Sukses Tang dalam jalur teknologi tak membuatnya menyesal pernah mengenyam pendidikan hukum. Dalam wawancaranya dengan Sumiko Tan di Straits Times, secara tersirat terungkap bahwa hal itu merupakan baktinya pada kedua orang tua. Kedua orang tua Tan, Tan Kim Lee dan Low Ken Yin, merupakan sosok yang menekankan pentingnya pendidikan. Bagusnya mereka tak mewajibkan pendidikan yang telah diperoleh dibaktikan di jalur formal. Secara sederhana, bergelar sarjana hukum tak melulu wajib bekerja di bidang hukum.
“(Kedua orang tua saya) tidak seperti itu, kamu harus menjadi dokter, kamu harus menjadi pengacara.
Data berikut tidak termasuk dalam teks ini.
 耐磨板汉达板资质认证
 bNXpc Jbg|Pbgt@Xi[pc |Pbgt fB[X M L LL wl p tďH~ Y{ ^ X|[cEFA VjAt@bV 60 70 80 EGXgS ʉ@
Mereka lebih seperti, lihatlah orang-orang yang kamu dapat bantu sebagai dokter, dan lihatlah apa yang, secara fundamental, bisa dilakukan sebagai seorang pengacara untuk menolong,” tutur Tan menjelaskan jalan pikiran orang tuanya.
Soal pendidikan ini, orang tua Tan tak main-main. Selain Tan, tiga anak lainnya adalah bukti. Saudara laki-laki Tang, Min Han, merupakan seorang ahli Onkologi. Dua saudarinya, E Ching dan E Fang, merupakan sosok fisikawan dan pengacara.
Bersama Tan, ketiga saudaranya itu bersekolah di Nanyang Primary. Lalu, mereka melanjutkan ke Raffles Institution sebelum berlanjut ke Hwa Chong Junior Collage. Pada National University of Singapore, Tang memperoleh gelar kesarjanaannya.
Selain meraih pendidikan tinggi, bakti Tan yang lain ialah keengganannya jauh-jauh dari orang tua. Razer memiliki kantor di San Fransisco, AS, dan Singapura. Ketika berada di Singapura, Tang tinggal di rumah orang tuanya. Di Kamar yang ditempatinya sedari kecil. Suatu hal yang terbilang unik bagi sosok pemilik kekayaan sebesar $700 juta.
“Saya tidak suka mengatakan ini tapi inilah faktanya. Ada banyak tempat logis (dan strategis) membuka toko (atau perusahaan), benar, Shenzhen atau Taipei, tapi ya. Hal mendasar bagi saya adalah kembali ke sini di Singapura, menghabiskan waktu bersama kedua orang tua. Itu adalah hal terpenting bagi saya,” tutur Tang.
Akhirnya, meskipun Tang tak membaktikan ilmu hukumnya di jalur formal, National University of Singapore, pada 2015, kemudian memberikan penghargaan padanya. Tang merupakan satu dari 10 alumni NUS yang memperoleh penghargaan di segmen “Outstanding Young Alumni.”
Penghargaan itu jadi bukti bahwa konsep salah jurusan atau bekerja tak sesuai pendidikan, hanyalah pembenaran bagi sosok-sosok yang telah kalah dalam hidupnya.